The .py file (called db.py) generates a bunch of DAGs. This file was taking >
900 seconds for the scheduler to process, which was introducing significant
delays in our data pipeline.
We enabled slow_query log for MySQL, and saw that this query was taking more
than 10 seconds per DAG in the .py file:
{code:sql}
SELECT task_instance.task_id AS task_id, max(task_instance.execution_date) AS
max_ti
FROM task_instance
WHERE task_instance.dag_id = 'dag1' AND task_instance.state = 'success' AND
task_instance.task_id IN ('t1', 't2') GROUP BY task_instance.task_id
{code}
This query is run inside jobs.py's manage_slas method.

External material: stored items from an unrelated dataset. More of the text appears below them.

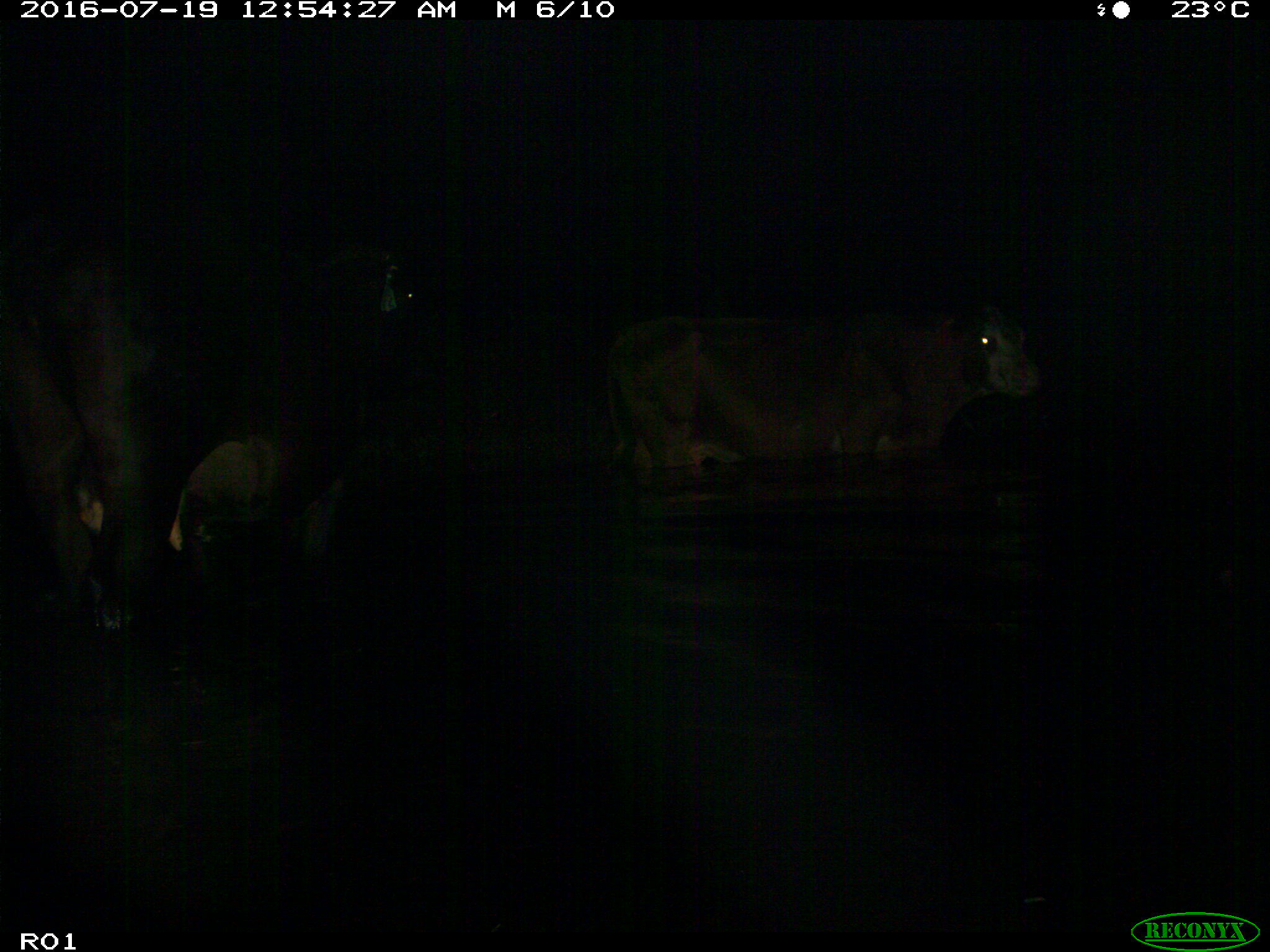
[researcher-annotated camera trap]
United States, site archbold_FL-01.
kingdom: Animalia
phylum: Chordata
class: Mammalia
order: Artiodactyla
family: Bovidae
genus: Bos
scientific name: Bos taurus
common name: domestic cow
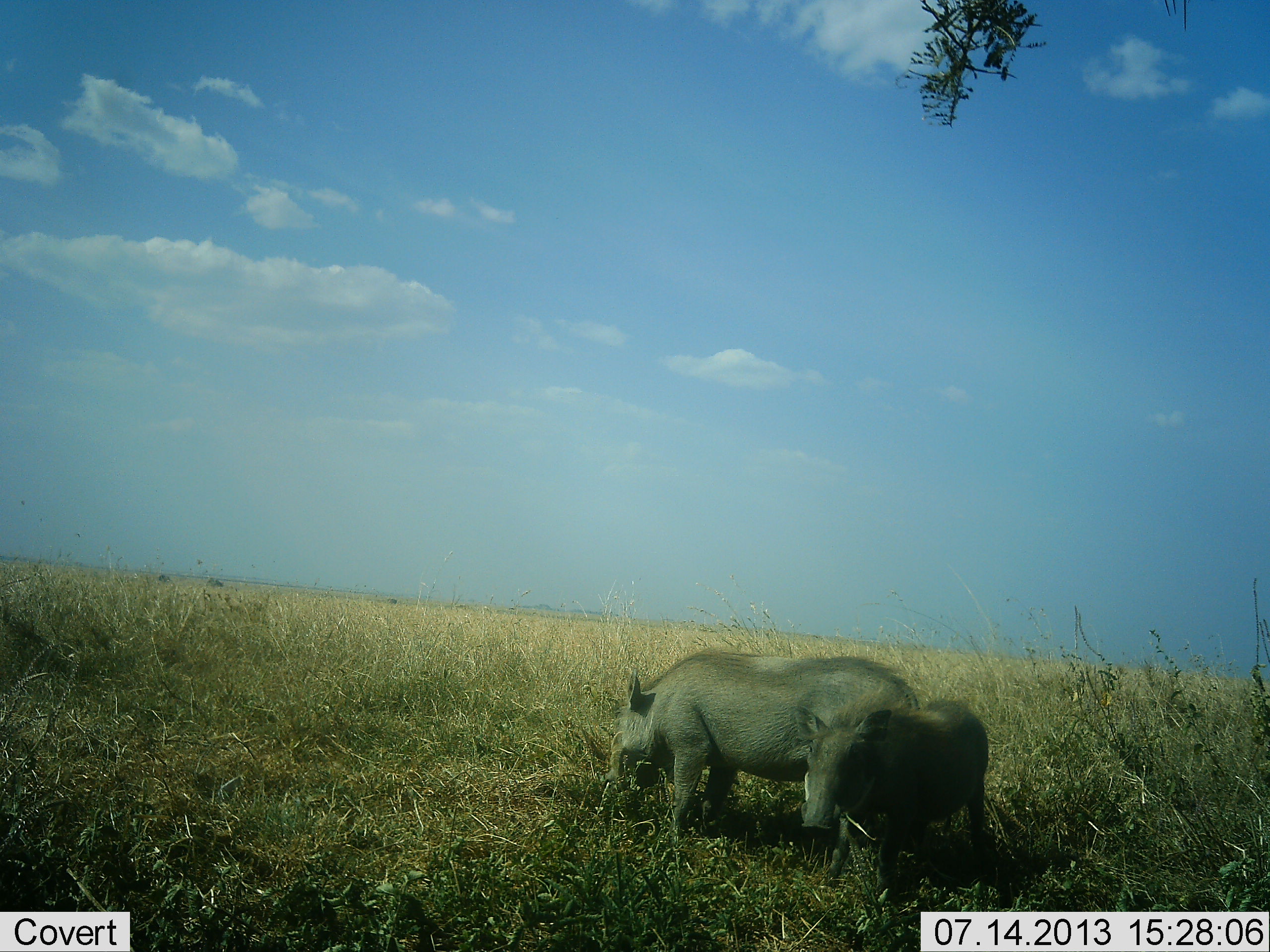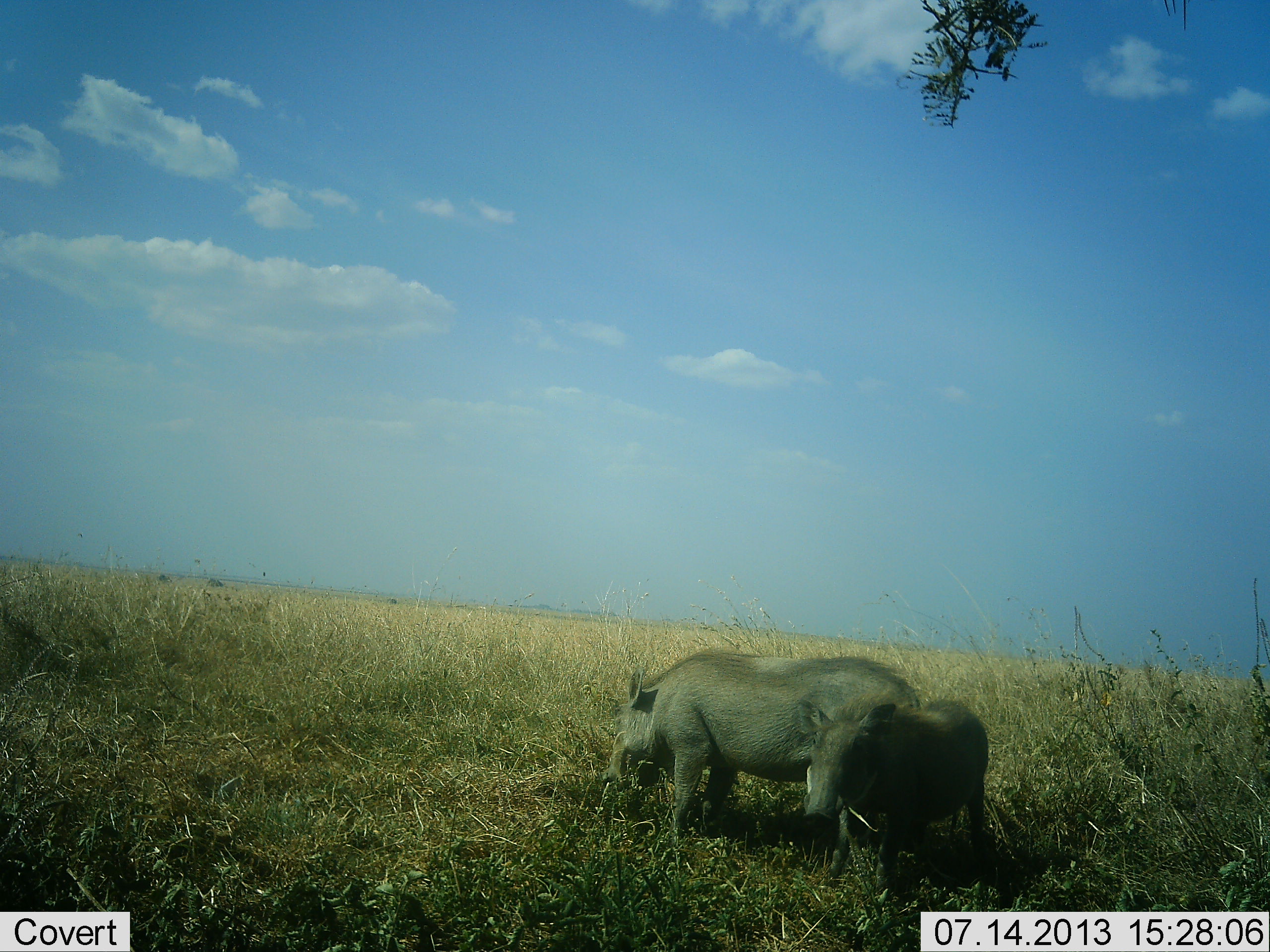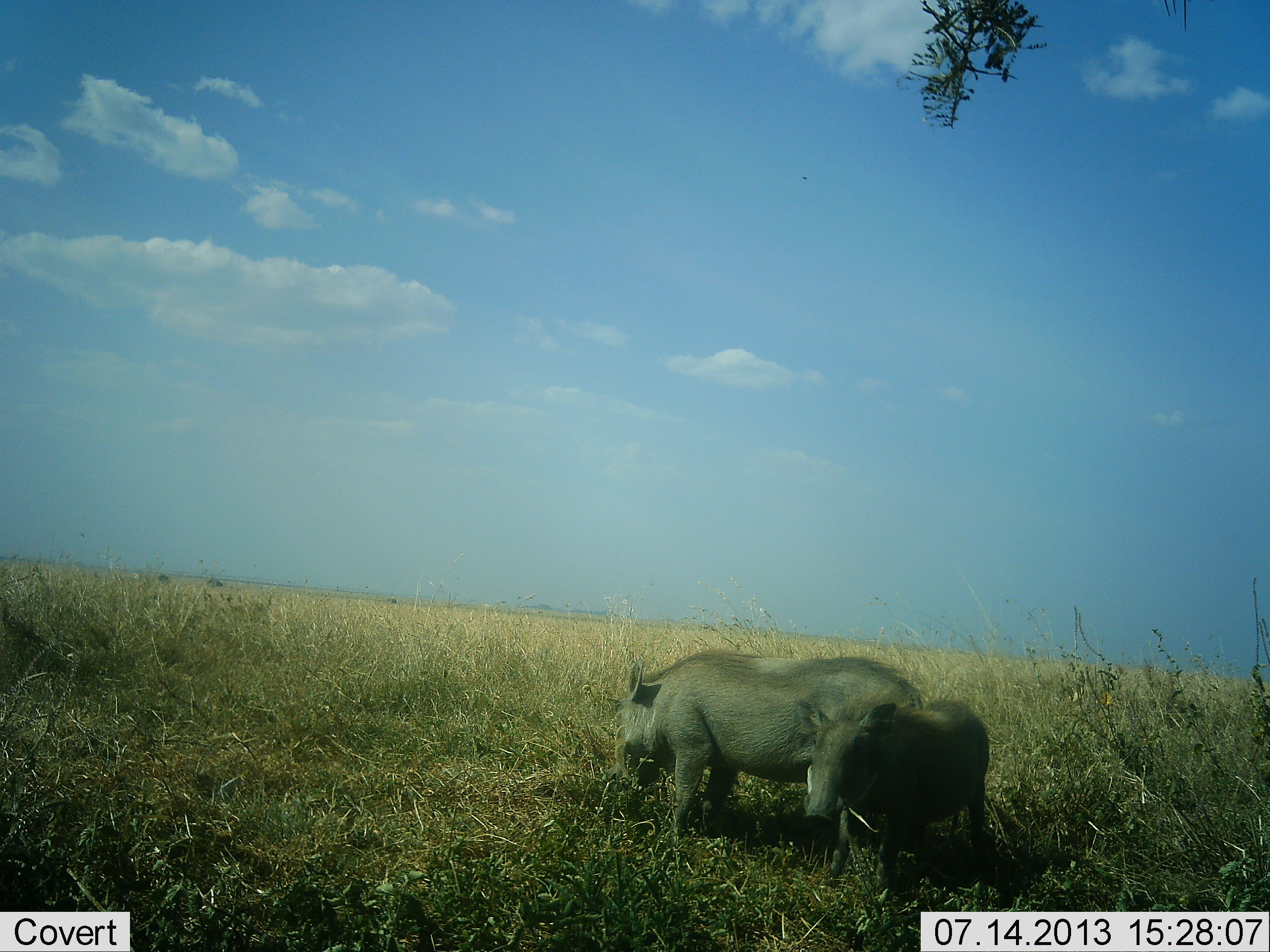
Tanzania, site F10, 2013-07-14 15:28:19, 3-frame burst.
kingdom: Animalia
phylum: Chordata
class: Mammalia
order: Artiodactyla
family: Suidae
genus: Phacochoerus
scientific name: Phacochoerus africanus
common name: warthog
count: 2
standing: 73%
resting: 0%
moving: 8%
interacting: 0%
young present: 12%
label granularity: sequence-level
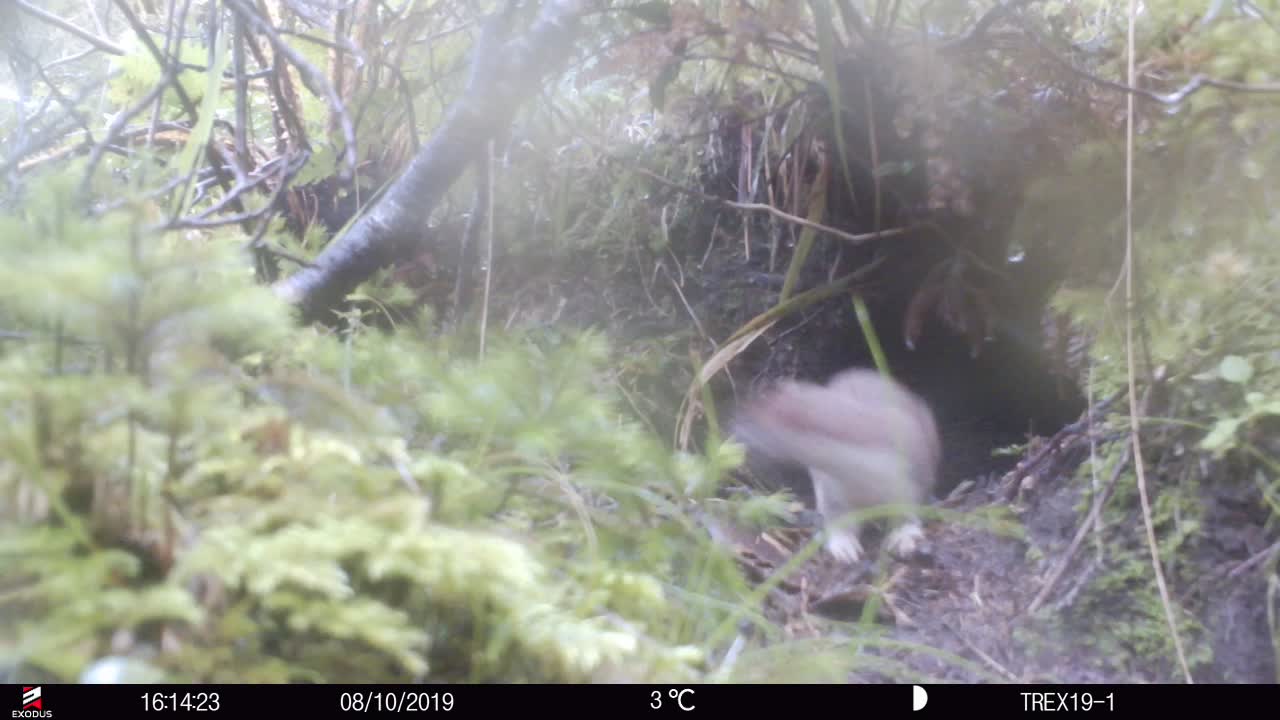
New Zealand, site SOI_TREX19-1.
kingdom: Animalia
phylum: Chordata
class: Mammalia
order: Carnivora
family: Mustelidae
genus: Mustela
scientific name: Mustela erminea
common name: stoat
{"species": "stoat (Mustela erminea)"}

When running an explain,
we can see that MySQL is using the wrong index for it:
{noformat}
+----+-------------+---------------+------+----------------------------------------------------+----------+---------+-------+-------+--------------------------+
| id | select_type | table | type | possible_keys
| key | key_len | ref | rows | Extra |
+----+-------------+---------------+------+----------------------------------------------------+----------+---------+-------+-------+--------------------------+
| 1 | SIMPLE | task_instance | ref |
PRIMARY,ti_dag_state,ti_pool,ti_state_lkp,ti_state | ti_state | 63 | const
| 81898 | Using where; Using index |
+----+-------------+---------------+------+----------------------------------------------------+----------+---------+-------+-------+--------------------------+
{noformat}
It's using ti_state, but should be using ti_primary. We tried running
ANALYZE/OPTIMIZE on the {{task_instance}} table, but it didn't improve the
query plan or performance time.
Next, we added a hint to the SqlAlchemy query object, which improved the
performance by about 10x, dropping the db.py parsing down to 90 seconds.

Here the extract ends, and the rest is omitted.